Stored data
++++

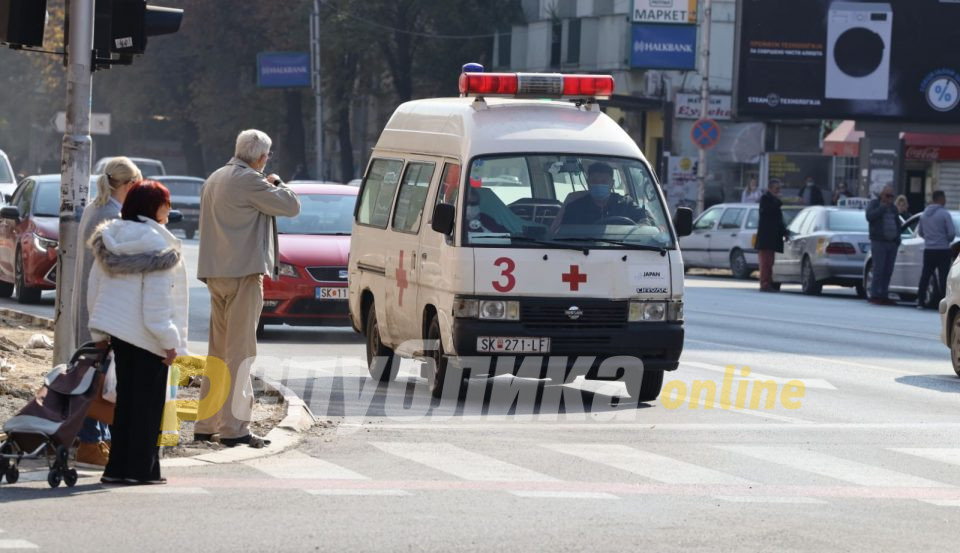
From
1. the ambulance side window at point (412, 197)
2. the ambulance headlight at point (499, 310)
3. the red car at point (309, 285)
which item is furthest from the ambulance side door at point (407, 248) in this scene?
the red car at point (309, 285)

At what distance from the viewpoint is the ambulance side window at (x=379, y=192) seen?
15078 millimetres

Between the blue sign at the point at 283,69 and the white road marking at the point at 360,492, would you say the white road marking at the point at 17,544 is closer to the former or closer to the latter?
the white road marking at the point at 360,492

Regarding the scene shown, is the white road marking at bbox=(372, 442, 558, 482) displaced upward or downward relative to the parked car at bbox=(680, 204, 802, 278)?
downward

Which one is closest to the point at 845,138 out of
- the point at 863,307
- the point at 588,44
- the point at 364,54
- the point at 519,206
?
the point at 588,44

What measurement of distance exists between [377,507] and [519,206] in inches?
209

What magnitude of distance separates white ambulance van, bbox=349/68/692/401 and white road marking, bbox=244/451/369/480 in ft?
9.87

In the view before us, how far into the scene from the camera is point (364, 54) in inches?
2712

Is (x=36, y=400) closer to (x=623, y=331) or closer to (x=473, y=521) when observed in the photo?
(x=473, y=521)

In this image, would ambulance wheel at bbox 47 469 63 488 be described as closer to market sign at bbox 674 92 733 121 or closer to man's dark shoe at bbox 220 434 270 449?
man's dark shoe at bbox 220 434 270 449

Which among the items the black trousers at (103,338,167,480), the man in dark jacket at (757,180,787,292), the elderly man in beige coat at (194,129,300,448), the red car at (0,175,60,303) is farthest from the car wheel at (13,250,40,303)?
the black trousers at (103,338,167,480)

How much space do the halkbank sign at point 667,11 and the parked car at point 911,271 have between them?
977 inches

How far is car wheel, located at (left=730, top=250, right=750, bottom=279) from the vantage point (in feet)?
126

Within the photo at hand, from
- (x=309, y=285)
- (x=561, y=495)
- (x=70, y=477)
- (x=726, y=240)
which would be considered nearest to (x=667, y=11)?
(x=726, y=240)

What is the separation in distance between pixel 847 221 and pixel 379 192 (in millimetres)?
18292
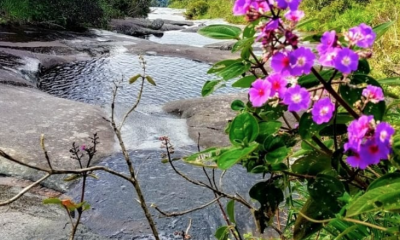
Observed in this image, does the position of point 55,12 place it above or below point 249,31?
below

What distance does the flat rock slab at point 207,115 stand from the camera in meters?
4.65

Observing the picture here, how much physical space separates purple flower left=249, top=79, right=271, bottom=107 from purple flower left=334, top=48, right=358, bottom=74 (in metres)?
0.12

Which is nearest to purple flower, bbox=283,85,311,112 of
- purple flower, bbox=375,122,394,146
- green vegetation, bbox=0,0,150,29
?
purple flower, bbox=375,122,394,146

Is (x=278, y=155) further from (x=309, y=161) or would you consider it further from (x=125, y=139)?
(x=125, y=139)

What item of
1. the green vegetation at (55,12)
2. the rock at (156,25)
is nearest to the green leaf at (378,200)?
the green vegetation at (55,12)

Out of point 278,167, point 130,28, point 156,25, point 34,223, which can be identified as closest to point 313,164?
point 278,167

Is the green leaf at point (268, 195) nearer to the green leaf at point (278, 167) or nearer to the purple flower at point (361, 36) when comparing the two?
the green leaf at point (278, 167)

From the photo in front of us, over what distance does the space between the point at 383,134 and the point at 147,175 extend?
3.24 metres

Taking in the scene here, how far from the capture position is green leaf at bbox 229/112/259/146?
0.80 metres

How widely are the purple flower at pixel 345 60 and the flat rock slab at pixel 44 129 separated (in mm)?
3138

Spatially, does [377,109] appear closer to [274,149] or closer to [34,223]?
[274,149]

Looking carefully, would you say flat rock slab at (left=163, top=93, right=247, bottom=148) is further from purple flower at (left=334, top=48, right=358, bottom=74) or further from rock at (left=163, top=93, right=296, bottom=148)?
purple flower at (left=334, top=48, right=358, bottom=74)

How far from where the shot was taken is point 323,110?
2.20 ft

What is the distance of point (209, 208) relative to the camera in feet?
10.5
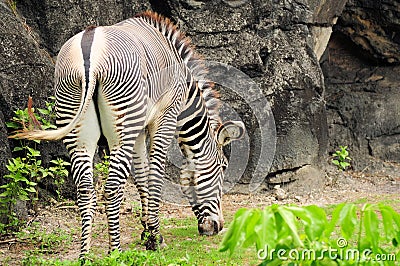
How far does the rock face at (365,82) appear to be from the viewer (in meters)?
13.0

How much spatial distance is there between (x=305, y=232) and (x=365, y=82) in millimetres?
11484

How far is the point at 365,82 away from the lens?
531 inches

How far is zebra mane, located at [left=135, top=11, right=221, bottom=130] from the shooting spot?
808cm

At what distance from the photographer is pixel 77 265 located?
233 inches

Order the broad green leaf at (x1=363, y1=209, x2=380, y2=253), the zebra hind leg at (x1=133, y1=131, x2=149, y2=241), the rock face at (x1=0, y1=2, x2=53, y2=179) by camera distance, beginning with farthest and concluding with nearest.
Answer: the rock face at (x1=0, y1=2, x2=53, y2=179) → the zebra hind leg at (x1=133, y1=131, x2=149, y2=241) → the broad green leaf at (x1=363, y1=209, x2=380, y2=253)

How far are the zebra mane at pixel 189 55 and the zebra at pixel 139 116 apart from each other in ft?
0.04

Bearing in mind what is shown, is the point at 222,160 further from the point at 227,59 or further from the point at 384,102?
the point at 384,102

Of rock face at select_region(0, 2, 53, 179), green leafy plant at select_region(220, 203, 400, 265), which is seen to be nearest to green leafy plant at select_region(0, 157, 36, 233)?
rock face at select_region(0, 2, 53, 179)

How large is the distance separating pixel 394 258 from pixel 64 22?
7859mm

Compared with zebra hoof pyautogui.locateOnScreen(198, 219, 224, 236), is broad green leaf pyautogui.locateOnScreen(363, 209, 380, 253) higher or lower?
higher

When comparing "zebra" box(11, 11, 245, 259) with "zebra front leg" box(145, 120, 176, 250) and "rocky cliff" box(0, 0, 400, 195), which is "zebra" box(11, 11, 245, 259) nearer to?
"zebra front leg" box(145, 120, 176, 250)

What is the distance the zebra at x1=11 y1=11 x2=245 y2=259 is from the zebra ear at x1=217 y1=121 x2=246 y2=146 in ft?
0.04

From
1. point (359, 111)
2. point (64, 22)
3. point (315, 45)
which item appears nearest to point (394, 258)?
point (64, 22)

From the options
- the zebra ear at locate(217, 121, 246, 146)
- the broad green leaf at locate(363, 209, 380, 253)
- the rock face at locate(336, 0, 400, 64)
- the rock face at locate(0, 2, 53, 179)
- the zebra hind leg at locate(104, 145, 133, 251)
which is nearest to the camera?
the broad green leaf at locate(363, 209, 380, 253)
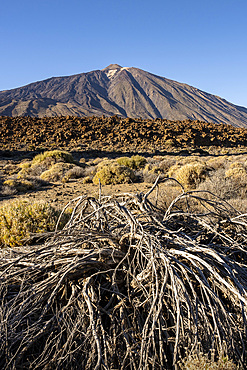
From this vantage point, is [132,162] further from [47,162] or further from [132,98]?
[132,98]

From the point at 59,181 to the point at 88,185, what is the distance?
2.16 metres


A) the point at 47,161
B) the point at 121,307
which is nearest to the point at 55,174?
the point at 47,161

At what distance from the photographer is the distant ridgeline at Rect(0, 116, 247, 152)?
1052 inches

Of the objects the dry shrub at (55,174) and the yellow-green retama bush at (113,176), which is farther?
the dry shrub at (55,174)

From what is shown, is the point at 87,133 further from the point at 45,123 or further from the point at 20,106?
the point at 20,106

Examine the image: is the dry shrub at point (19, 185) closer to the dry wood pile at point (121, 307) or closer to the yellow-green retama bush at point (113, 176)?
the yellow-green retama bush at point (113, 176)

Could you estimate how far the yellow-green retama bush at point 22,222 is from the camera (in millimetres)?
3783

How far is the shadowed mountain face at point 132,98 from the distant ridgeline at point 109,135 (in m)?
94.8

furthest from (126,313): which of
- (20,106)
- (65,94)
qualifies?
(65,94)

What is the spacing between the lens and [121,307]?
1.54 m

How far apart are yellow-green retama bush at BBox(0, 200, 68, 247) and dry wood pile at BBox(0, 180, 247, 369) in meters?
2.00

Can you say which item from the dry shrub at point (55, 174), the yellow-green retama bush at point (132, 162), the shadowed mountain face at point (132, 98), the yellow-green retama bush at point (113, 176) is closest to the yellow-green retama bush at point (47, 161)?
the dry shrub at point (55, 174)

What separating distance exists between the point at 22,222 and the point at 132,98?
586 ft

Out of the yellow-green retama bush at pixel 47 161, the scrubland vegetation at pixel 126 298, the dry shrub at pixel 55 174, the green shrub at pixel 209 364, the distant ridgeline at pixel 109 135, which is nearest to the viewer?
the green shrub at pixel 209 364
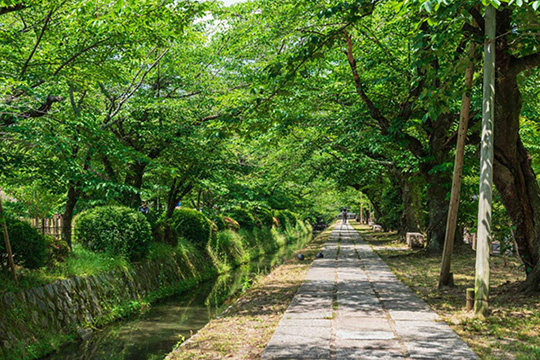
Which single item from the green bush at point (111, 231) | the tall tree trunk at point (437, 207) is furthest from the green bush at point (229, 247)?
the tall tree trunk at point (437, 207)

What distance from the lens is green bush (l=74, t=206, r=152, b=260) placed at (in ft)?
32.8

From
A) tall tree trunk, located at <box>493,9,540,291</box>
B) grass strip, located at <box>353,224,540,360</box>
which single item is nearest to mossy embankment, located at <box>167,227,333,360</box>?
grass strip, located at <box>353,224,540,360</box>

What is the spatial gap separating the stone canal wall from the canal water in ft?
0.84

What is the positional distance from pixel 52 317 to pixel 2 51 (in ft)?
15.3

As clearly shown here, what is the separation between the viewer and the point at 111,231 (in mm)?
10062

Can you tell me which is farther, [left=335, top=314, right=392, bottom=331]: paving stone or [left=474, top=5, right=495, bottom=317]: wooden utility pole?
[left=474, top=5, right=495, bottom=317]: wooden utility pole

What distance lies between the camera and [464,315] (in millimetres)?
5965

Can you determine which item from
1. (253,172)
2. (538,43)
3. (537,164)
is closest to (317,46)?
(538,43)

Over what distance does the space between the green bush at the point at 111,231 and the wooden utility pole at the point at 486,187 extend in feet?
24.6

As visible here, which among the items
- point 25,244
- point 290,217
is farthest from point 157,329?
point 290,217

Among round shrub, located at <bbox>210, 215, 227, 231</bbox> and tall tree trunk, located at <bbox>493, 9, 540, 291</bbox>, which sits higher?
tall tree trunk, located at <bbox>493, 9, 540, 291</bbox>

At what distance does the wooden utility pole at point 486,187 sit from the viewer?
18.6ft

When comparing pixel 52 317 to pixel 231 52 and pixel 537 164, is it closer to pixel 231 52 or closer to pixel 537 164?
pixel 231 52

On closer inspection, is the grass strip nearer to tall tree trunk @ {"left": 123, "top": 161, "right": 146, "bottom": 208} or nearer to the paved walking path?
the paved walking path
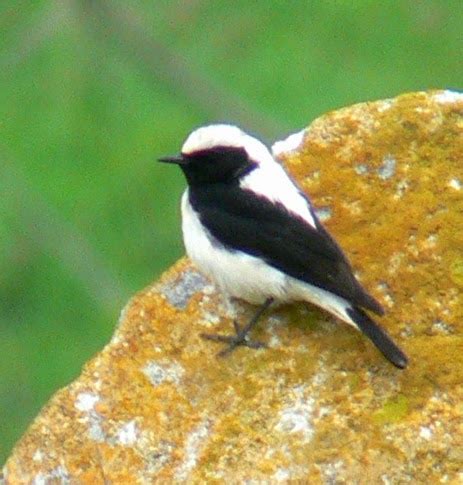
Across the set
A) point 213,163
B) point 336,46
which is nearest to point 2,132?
point 336,46

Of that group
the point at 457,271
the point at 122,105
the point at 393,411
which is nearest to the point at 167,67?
the point at 122,105

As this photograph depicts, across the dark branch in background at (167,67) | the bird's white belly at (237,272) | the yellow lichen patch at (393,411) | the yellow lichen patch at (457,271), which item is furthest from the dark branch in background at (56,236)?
the yellow lichen patch at (393,411)

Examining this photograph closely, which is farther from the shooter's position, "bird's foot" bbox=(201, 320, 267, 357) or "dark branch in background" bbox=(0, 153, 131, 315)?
"dark branch in background" bbox=(0, 153, 131, 315)

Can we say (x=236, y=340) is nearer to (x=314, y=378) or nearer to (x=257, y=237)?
(x=314, y=378)

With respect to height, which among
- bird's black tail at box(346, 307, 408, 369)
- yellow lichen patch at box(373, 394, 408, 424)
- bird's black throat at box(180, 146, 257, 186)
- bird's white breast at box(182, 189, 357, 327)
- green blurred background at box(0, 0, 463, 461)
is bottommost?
green blurred background at box(0, 0, 463, 461)

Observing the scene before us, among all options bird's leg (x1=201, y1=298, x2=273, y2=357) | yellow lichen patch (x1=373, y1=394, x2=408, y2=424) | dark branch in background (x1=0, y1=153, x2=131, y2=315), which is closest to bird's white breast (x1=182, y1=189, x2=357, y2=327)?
bird's leg (x1=201, y1=298, x2=273, y2=357)

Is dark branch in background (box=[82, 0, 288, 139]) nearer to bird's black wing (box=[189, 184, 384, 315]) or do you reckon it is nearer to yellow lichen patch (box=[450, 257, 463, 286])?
bird's black wing (box=[189, 184, 384, 315])

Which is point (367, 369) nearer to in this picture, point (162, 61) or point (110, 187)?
point (110, 187)
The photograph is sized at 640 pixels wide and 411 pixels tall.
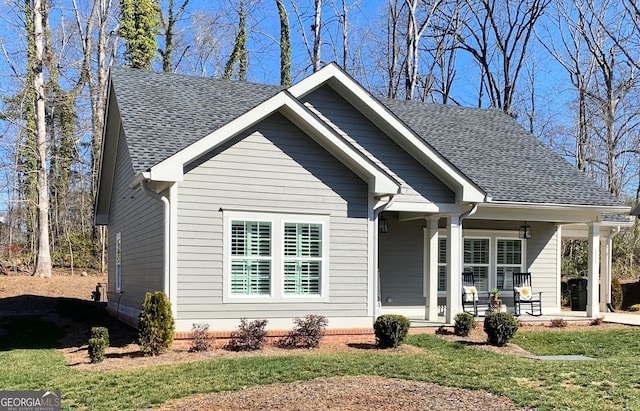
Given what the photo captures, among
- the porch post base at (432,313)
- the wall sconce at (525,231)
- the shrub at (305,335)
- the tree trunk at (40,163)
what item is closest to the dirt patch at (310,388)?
the shrub at (305,335)

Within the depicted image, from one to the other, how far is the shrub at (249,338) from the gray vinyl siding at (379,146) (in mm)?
4189

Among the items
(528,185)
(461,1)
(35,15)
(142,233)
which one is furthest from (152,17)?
(528,185)

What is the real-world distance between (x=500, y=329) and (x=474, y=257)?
4.71 metres

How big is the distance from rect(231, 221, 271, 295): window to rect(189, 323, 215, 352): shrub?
85 cm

++++

**WRITTEN TASK**
Copy, exactly and exclusively, the lines beginning with the one that contains "Which is point" and ending with the last line of the listing; pictures are to be omitted.

**EXERCISE RESPONSE**
Which is point (367, 369) nearer to in this picture, point (162, 61) or point (110, 187)?
point (110, 187)
The photograph is sized at 640 pixels wide and 411 pixels tall.
Given what the photo captures, among
- the porch post base at (432,313)
- the wall sconce at (525,231)
- the shrub at (305,335)
- the tree trunk at (40,163)
what item is closest to the dirt patch at (310,388)?
the shrub at (305,335)

Within the depicted image, from one to the other, how far is the shrub at (249,338) from the gray vinyl siding at (379,146) (in mm)?
4189

Among the items
(528,185)
(461,1)
(35,15)
(142,233)
which one is furthest from (152,17)?
(528,185)

What is the real-world distance between (x=500, y=329) and (x=474, y=257)?
4.71 metres

How big is the distance from rect(231, 221, 271, 295): window to rect(189, 323, 215, 352): shrub?
85 cm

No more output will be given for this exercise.